═══ Material to process ═══
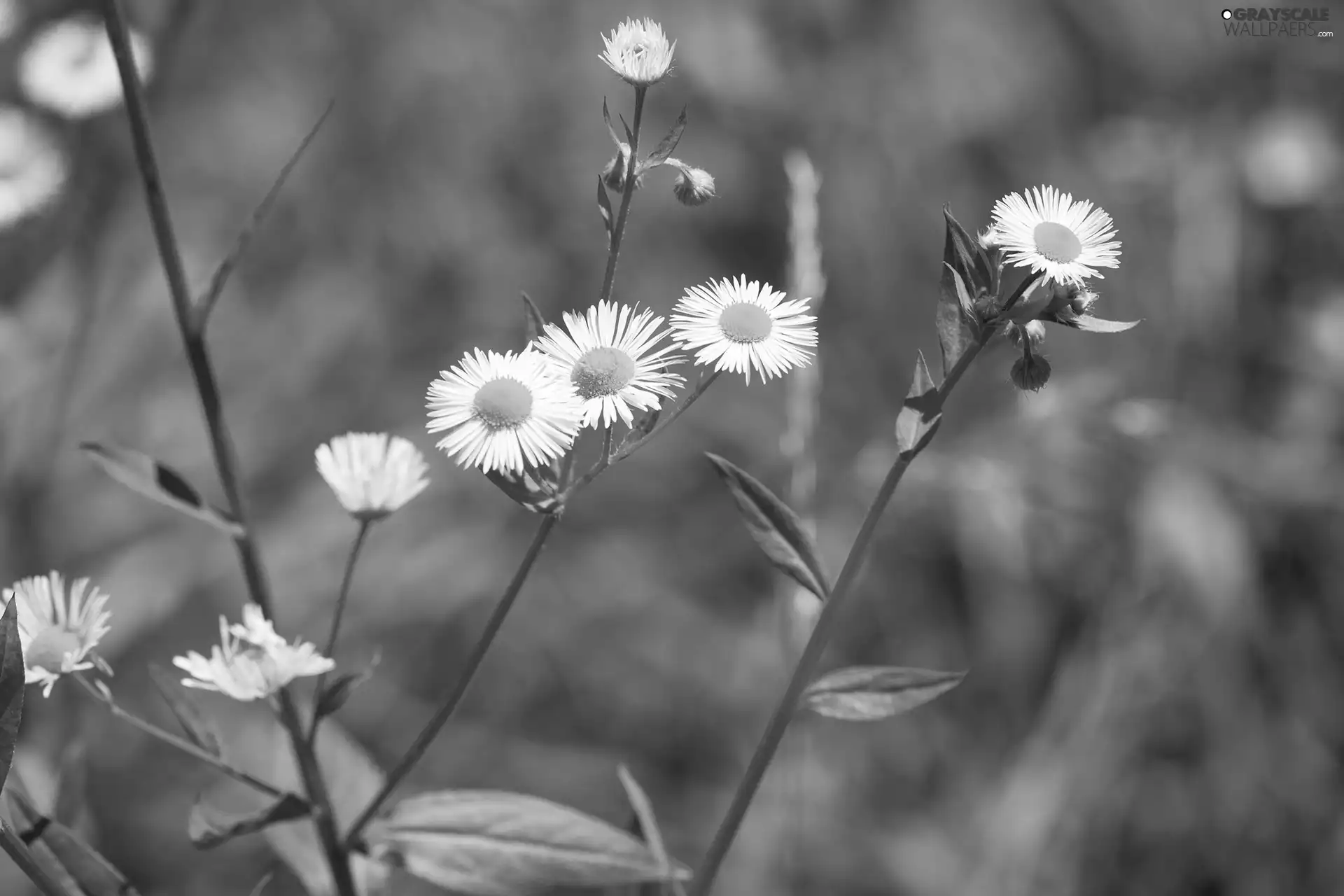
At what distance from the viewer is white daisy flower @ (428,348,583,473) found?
═══
═══ Material to process ═══
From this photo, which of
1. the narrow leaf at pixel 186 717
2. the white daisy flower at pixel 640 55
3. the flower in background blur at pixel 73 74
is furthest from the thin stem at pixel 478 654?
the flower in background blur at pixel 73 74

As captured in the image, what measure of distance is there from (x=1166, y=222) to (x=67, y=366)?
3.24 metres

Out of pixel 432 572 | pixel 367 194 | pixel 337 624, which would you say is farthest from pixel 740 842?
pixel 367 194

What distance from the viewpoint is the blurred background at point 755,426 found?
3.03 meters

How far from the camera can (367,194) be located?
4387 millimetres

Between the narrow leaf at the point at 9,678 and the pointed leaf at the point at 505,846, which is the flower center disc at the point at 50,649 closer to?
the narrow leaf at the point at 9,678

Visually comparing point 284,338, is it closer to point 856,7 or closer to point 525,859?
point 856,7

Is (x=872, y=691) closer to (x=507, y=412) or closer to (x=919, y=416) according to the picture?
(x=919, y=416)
═══
═══ Material to process ═══
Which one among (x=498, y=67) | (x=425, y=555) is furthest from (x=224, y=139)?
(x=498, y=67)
═══
State how many lines of the entries above contain the word "point". Reply with the number only.

5